Le società di telecomunicazioni guardano con ostilità al ruolo crescente delle Big Tech nel mercato della banda larga. E alcuni analisti si dicono preoccupati per la cosa: i maggiori fornitori di servizi Internet e di piattaforme online saranno proprietari anche dell’infrastruttura fisica per il trasporto dei dati. È come se – spiega efficacemente il Wall Street Journal – oltre al suo marketplace, Amazon possedesse anche le strade percorse dai furgoncini per le consegne.

I BENEFICI

D’altra parte, l’ingresso delle compagnie tecnologiche nel settore ha fatto abbassare i costi della posa dei cavi e ha migliorato la connettività globale: solo nel 2020 la capacità mondiale di trasmissione dei dati è aumentata del 41 per cento, stando all’ultimo rapporto di TeleGeography.

COSTI E INVESTIMENTI

Un singolo cavo sottomarino ha un costo di centinaia di milioni di dollari. Le fasi di installazione e mantenimento, oltre alle difficoltà tecniche (sono componenti fragili e vanno posati sui fondali degli oceani, a grandi profondità), richiedono una piccola flotta di navi specializzate.

Nel 2020 Microsoft, Alphabet, Meta e Amazon hanno investito collettivamente nel business dei cavi una somma superiore ai 90 miliardi di dollari.
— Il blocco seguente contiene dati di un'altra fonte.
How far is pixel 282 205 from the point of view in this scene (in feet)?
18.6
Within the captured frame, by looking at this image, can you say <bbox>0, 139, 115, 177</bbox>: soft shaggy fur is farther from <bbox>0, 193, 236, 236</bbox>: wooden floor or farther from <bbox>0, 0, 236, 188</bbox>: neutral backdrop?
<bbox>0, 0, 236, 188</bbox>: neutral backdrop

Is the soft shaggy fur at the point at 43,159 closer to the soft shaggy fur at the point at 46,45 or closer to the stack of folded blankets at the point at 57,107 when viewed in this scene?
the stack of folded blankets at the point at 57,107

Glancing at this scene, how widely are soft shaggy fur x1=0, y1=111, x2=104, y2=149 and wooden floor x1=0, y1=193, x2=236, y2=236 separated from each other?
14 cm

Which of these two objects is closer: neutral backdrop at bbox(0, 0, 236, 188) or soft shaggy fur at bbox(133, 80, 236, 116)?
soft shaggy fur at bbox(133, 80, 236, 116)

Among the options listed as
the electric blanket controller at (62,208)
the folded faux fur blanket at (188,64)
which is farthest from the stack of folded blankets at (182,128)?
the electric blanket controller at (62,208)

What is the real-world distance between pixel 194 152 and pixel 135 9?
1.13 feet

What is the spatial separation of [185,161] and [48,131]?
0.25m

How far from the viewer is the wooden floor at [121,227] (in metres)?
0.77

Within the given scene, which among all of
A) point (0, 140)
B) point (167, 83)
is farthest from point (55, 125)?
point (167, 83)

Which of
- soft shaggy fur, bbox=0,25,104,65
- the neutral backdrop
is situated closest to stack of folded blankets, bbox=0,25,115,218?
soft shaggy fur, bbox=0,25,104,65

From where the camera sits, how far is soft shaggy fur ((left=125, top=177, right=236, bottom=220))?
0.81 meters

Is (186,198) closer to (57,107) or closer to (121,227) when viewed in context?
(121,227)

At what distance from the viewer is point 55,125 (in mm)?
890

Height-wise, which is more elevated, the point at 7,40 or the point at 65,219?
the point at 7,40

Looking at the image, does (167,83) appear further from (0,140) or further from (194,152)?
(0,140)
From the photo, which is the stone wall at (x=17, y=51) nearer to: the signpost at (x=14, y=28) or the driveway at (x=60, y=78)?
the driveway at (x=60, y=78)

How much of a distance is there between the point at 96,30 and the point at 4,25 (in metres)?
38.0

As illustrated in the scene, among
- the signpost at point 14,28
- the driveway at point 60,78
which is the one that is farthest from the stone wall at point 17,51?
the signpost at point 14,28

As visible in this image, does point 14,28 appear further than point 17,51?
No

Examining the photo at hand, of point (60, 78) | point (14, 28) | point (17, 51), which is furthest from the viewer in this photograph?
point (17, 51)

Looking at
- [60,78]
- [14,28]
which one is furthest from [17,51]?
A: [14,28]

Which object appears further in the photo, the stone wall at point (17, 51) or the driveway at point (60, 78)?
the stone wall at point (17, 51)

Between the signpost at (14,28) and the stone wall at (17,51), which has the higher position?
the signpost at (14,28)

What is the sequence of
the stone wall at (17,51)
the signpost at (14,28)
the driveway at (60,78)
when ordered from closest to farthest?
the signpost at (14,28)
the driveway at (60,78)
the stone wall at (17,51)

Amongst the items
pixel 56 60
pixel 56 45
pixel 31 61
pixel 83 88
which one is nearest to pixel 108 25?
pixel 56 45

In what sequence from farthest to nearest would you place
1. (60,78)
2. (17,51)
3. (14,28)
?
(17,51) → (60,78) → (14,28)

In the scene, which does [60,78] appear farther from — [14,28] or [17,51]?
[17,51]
Giustificano questa spese, e l’interesse per queste infrastrutture, con la volontà di incrementare le connessioni tra i paesi sviluppati e migliorare la connettività in quelle regioni ancora poco servite – e dunque scarsamente raggiunte dai loro servizi digitali -, come l’Africa e il Sud-est asiatico.

TeleGeography spiega che, costruendosi da soli i propri cavi, le Big Tech americane possono evitare di affidarsi a terze parti e dunque risparmiare soldi; inoltre, non essendo dei semplici operatori ma delle compagnie tecnologiche in senso più ampio, sono slegate dalla necessità di registrare profitti nella gestione dei cavi.

COLLABORAZIONE TRA RIVALI

Le compagnie tecnologiche americane non stanno solamente collaborando con le società di telecomunicazioni tradizionali, ma anche tra loro stesse. Per esempio, il cavo Marea tra gli Stati Uniti e la Spagna (completato nel 2017) è di proprietà di Microsoft, Meta e Telxius, una sussidiaria della compagnia di telecomunicazioni spagnola Telefónica. Nel 2019 Amazon ha stretto un accordo con Telxius per l’utilizzo del cavo in questione.

La condivisione della capacità via cavi tra concorrenti garantisce a ciascuna azienda la ridondanza necessaria alla resilienza delle connessioni Internet in caso di malfunzionamenti a una singola struttura: ogni anno un cavo subisce all’incirca duecento episodi di danneggiamento, e le riparazioni sono lunghe e costose.

L’ECCEZIONE DI GOOGLE

Tra le quattro Big Tech, quella meno incline alla collaborazione è Google, che possiede l’interezza di tre diversi cavi sottomarini – è l’unica, tra i colossi americani – ed entro il 2023 dovrebbe arrivare a sei. L’azienda non ha fatto sapere se condivide, o se condividerà, la sua capacità con le rivali. Attraverso questa strategia di “esclusività”, Google vuole far ottenere ai suoi servizi di ricerca, di streaming e di cloud computing un vantaggio competitivo rispetto a quelli offerti dalle concorrenti.